CLIENT: Octane Music
THE PROBLEM: UK-based company Octane Music owns an extensive library of jazz and classical music and wants to create a portal site that ultimately will blend e-commerce with streaming audio, downloads of MP3 files, personalisation and custom CD manufacturing. “Where there is a chip, there will be music,” is the mantra for Roger Press, a former music industry executive, and now CEO of Octane. “Our mission is to free the world from the constraints of physical music collections. We want to deliver your favourite music onto your desktop, into your car, or even to your cell-phone, in real time.”

THE technology: INTERSHOP enfinity
PricewaterhouseCoopers seized the opportunity to become an early adopter of INTERSHOP enfinity. “Octane’s undertaking provided the ideal testing ground for us to explore the potential of INTERSHOP enfinity. The site requires extensive integration work for personalisation and up-to-date retail features as well as cross-marketing and reporting,” said Mark Reed, at PricewaterhouseCoopers. His team could not develop a proprietary solution because the test-site had to go live after only six weeks, using a Windows NT platform. But with enfinity, the boundaries of e-commerce applications have been moved beyond the limits of traditional technology. Common functions such as sophisticated product catalogues, shopping baskets and electronic payments are handled by the standard product.

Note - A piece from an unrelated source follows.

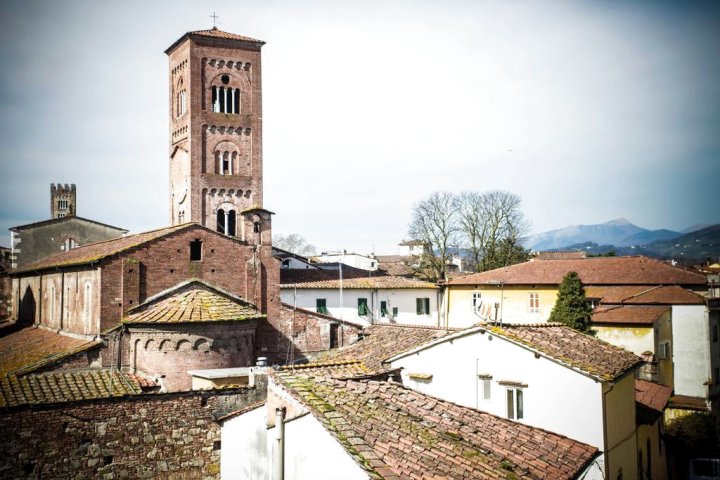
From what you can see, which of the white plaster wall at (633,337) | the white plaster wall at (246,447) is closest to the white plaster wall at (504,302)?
the white plaster wall at (633,337)

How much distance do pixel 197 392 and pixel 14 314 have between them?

However INTERSHOP offers much more. In Octane’s case, enfinity’s pipeline architecture has helped marketing director Alex Kovach translate his business ideas into the structure of the solution without extensive use of techno-speak. “The graphical user interface and the drag-and-drop features of enfinity’s Visual Pipeline Manager made it very easy to create and edit business flows while the site was still in development,” he said. Most importantly, Kovach said, enfinity’s flexibility will allow him to change and modify business flows as market demands change and require adaptation of the site’s functionality. Octane’s secure download of MPEG music files through a suite of pipelets is an example of the use of enfinity’s business steps that are programmed in Java to perform specific functions. Octane accepts payments through the CyberCash payment cartridge that is integrated with Barclay’s ePDQ.

Octane’s rush to market and the successful deployment of the test site within a short time required a break with the traditions of project management and so it drew from an array of resources. PricewaterhouseCoopers in the UK and INTERSHOP R&D in Jena, Germany, assisted with customisation and on-the-job training. “We were very impressed by the ability of the PricewaterhouseCoopers and INTERSHOP team to take on a very demanding challenge and deliver a working Website within six weeks,” said Tim Lloyd, director of business development at Octane. “This would never have been possible without an advanced Internet retailing product such as enfinity, as it gave us a vital leg-up in the development race.”

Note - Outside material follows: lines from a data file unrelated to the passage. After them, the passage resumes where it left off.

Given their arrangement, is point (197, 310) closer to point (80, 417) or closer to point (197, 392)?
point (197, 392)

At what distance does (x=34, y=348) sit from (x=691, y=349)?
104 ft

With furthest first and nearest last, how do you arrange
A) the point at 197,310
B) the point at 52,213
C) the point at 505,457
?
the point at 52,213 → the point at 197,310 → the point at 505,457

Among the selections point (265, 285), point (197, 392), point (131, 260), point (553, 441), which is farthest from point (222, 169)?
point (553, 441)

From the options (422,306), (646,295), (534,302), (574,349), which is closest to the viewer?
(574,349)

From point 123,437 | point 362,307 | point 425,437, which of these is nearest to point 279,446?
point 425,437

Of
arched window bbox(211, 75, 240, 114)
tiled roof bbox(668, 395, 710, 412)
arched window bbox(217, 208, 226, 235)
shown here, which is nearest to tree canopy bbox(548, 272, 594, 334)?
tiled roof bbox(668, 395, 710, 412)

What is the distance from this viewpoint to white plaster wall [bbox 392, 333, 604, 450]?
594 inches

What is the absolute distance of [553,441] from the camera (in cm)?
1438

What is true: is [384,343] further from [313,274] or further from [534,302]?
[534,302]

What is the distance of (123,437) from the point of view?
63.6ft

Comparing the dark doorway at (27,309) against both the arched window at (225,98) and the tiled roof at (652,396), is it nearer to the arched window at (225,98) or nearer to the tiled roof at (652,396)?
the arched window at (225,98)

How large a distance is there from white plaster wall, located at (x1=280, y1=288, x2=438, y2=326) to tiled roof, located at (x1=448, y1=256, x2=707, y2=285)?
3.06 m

This pilot project can gather valuable information about customer preferences, but boasts only a fraction of the features that will be available on the final site, scheduled to go live later this year. Kovach added: “Sophisticated personalisation will be critical for our success. We are confident that the product’s flexibility and openness for adding new functionality will go a long way towards keeping the site up-to-date and reflecting changes in consumer behaviour.”

Clive Couldwell is a freelance journalist.